# Excerpt provided start
# What does your 12 year old boy do in his spare time?



## meowmix (Jul 14, 2005)

My son is frequently bored. He is pretty introverted and has a couple friends, but doesn't have a strong desire to spend time with many kids. We have no kids his age in our neighborhood. He is frequently, well, bored and has trouble entertaining himself. So I'm wondering, what do your boys around this age do to entertain themselves? My son likes to play video games or on his ipod. He also listens to music and he likes to practice DJing (he has all the setup to create music, mash ups, etc) and he will go outside sometimes and play around on the lacrosse bounce back net. But he does spend a lot of time on media-video games/ipod games- and I have mixed feelings about that (as does he. He has told me he thinks he spends too much time staring at media). But I'm not sure what to redirect him to since he seems not interested in anything else.
# Excerpt provided end
# Dataset section start
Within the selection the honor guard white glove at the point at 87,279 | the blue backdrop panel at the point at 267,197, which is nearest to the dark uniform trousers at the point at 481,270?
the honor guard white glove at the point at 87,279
# Dataset section end
▶ **Task details**: Carry the forum post about a bored 12-year-old boy's spare time onward, starting right after its last sentence. The lines above come from a separate source.

▶ **Reply to the task**:
Luckily lacrosse season is about to start up and this will take up some of his down time. I almost feel like he has too much downtime because he doesn't know how to fill it. Suggestions? And I'm assuming it's normal at this age for everything I suggest to be met with an eyeroll or a complaint? He doesn't seem to want to bake or cook, draw, read a book, walk the dog, etc.


----------



## singin'intherain (Feb 4, 2006)

My daughter went through a similar experience at this age. She reached a point where she had spent enough time being a kid, it seemed like there was nothing new or engaging to do anymore. She wasn't old enough to do teenage or adult things, either. She is extremely introverted, so she really turned to herself. She developed what she calls her "mind world", a complex story that continually evolves. Now that she's 15, she's starting to do some really cool stuff with all that creativity.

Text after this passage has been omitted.